Joy Brooks now has rescue dogs which are part of her recovery.

Brooks, however, was able to continue healing at home, including wound care.

“It was a very long ordeal,” said Brooks, but it was not without moments of joy. On her birthday in October of the same year, her second granddaughter was born. It wasn’t a birthday she expected to see, and “I didn’t think I was going to live long enough to see this baby born,” Brooks says. She has since had a third grandchild.

“I’m only a testament to the power of divine intervention and stubborn children and a doctor who wouldn’t give up,” Brooks said.

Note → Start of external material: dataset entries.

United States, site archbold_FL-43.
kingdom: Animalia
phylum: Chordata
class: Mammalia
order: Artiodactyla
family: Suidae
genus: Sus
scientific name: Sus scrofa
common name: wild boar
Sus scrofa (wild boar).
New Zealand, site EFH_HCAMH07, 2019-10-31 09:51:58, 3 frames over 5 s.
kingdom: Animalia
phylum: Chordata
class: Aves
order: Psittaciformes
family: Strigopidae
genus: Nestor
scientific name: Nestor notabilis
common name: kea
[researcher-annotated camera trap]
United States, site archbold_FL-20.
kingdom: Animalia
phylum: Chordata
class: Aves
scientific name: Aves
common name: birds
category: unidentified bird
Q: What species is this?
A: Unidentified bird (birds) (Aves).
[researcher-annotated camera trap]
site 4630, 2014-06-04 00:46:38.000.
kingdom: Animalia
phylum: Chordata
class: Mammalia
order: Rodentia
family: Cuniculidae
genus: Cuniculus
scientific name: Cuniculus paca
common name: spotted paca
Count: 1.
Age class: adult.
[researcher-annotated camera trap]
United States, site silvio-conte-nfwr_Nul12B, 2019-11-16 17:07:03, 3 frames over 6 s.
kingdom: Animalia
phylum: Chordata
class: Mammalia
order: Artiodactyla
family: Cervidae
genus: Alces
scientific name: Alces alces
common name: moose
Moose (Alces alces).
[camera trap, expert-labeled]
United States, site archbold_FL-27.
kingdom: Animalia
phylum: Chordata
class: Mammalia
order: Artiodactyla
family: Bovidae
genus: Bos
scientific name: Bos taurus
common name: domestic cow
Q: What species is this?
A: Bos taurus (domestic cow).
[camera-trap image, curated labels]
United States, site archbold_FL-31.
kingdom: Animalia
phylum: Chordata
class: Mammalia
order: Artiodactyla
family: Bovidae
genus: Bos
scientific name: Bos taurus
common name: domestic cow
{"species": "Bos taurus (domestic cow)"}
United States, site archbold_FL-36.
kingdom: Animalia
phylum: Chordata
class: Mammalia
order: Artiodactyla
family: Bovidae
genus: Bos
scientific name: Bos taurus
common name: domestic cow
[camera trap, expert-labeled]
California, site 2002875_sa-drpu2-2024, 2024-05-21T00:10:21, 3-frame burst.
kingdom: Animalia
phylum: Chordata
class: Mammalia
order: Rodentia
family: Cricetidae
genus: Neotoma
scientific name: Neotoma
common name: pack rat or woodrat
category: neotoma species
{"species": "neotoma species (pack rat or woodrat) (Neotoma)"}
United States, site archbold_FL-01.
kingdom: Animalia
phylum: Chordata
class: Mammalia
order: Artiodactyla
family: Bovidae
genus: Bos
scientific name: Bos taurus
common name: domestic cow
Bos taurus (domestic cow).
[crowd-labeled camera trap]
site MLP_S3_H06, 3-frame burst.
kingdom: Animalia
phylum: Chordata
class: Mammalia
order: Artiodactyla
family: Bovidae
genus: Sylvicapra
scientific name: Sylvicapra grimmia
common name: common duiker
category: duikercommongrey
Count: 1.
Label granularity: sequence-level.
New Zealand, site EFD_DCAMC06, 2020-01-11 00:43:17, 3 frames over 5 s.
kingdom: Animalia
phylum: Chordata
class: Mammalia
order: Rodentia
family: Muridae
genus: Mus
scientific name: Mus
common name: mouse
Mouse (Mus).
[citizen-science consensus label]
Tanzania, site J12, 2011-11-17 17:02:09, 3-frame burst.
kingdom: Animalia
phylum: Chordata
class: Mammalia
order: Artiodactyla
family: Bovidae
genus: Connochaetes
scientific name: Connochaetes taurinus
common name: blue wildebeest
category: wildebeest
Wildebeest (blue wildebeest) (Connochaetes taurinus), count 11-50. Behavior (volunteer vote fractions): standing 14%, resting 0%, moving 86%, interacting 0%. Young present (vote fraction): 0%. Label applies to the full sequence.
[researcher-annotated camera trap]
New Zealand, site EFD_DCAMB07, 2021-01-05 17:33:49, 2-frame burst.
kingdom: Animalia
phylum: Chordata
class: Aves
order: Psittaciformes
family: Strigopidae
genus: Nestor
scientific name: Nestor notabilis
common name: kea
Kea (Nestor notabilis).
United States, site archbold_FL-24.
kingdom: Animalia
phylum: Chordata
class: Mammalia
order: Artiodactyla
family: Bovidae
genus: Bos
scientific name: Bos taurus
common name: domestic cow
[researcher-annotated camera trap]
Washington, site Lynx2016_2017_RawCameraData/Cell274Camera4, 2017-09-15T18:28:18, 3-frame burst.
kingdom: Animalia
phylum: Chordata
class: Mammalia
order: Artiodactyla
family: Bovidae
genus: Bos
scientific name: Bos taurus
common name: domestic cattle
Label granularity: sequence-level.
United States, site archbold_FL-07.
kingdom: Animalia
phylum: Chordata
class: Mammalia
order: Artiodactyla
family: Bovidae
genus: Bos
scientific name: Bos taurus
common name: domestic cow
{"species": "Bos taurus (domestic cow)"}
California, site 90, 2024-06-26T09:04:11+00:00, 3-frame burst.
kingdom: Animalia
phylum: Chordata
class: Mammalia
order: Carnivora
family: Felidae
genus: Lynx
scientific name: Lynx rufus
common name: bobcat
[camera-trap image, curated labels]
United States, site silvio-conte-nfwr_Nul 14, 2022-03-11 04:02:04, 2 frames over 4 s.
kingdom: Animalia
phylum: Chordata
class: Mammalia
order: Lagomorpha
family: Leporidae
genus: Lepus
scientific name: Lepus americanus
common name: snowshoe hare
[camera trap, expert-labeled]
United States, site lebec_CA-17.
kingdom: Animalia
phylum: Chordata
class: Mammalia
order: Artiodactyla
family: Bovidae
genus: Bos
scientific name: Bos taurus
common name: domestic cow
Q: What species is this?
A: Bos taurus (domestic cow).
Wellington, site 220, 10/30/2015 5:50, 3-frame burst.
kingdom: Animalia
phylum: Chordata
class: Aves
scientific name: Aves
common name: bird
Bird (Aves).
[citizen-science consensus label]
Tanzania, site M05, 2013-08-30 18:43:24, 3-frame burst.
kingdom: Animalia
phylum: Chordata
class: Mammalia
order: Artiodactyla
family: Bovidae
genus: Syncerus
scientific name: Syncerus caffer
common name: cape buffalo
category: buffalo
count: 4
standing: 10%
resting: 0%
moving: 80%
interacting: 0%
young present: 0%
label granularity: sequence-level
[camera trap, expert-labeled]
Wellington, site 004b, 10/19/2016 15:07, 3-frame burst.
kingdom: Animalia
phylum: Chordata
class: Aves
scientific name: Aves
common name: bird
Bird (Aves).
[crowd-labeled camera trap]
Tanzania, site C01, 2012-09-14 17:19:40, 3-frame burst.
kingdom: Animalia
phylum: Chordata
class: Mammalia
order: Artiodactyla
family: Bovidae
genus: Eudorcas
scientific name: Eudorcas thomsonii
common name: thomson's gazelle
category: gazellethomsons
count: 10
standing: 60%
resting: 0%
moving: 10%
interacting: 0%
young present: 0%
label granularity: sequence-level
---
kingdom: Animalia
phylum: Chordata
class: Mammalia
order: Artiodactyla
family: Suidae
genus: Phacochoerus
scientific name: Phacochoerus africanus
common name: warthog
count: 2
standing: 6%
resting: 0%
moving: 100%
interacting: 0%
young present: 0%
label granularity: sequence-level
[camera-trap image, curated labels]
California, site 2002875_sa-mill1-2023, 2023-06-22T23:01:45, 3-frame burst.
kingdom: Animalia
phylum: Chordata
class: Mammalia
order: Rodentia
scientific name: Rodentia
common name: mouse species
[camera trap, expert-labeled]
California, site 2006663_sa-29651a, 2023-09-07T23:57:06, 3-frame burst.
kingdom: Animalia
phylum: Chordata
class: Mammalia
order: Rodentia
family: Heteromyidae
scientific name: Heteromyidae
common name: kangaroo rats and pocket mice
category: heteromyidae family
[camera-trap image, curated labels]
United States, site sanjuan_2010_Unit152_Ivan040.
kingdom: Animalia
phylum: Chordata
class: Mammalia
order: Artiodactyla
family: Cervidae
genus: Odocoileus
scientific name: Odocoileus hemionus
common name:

With every scan she has to check for cancer, there has been good news. “Every year the we move away, the more we feel like it’s never coming back for her,” says Wiatrek. “Joy’s result was tremendous. “

Brooks has since returned the hospice bag she received.

“We are blessed,” says Brooks. “We’re just grateful. When you go through something like we’ve been through, you are grateful for everyone in your life and you are grateful for your faith.

In December 2015, just four months after the life-saving operation, Joy Brooks and her husband Kevin traveled to Hawaii to meet their new granddaughter.  She was still recovering from the surgery.